Accounting for new lines in OCR feature #472

Open mattakamatsu opened 5 months ago

mattakamatsu commented 5 months ago

The OCR feature is terrific, with one exception: whenever there is a new line, the OCR does not include a space between words on subsequent lines. For example:

tilted at +10-20 degrees.Based on the degree of invagination, CCSs were classified into threecategories.

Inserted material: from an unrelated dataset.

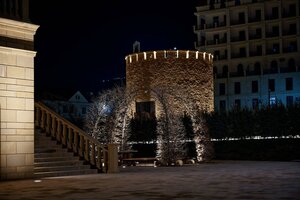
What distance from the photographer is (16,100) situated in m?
16.6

Can we add a space for words between new lines? I asked GPT4 how to do this, and here's what it suggested:

// Inside the tesseractImage.onload = async () => { ... }

const {
  data: { text },
} = await worker.recognize(canvas);
await worker.terminate();

const textBullets = text.split("\n");
const bullets = [];
let currentText = "";
for (let b = 0; b < textBullets.length; b++) {
  const s = textBullets[b].trim(); // Trim to remove leading and trailing whitespaces
  if (s) {
    if (currentText && !currentText.match(/[\.,!?\)\]\:;\-]$/)) {
      // Add a space before the new text if the last character is not a punctuation mark that typically does not follow a space
      currentText += " ";
    }
    currentText += s;
  } else if (currentText) {
    // Push the currentText into bullets when encountering an empty string (newline), and reset currentText
    bullets.push(
      currentText.startsWith("* ") ||
      currentText.startsWith("- ") ||
      currentText.startsWith("— ")
        ? currentText.substring(2)
        : currentText
    );
    currentText = "";
  }
}
if (currentText) {
  // Ensure any remaining text is also pushed into bullets
  bullets.push(
    currentText.startsWith("* ") ||
    currentText.startsWith("- ") ||
    currentText.startsWith("— ")
      ? currentText.substring(2)
      : currentText
  );
}

// The rest of your logic to create blocks from bullets remains unchanged.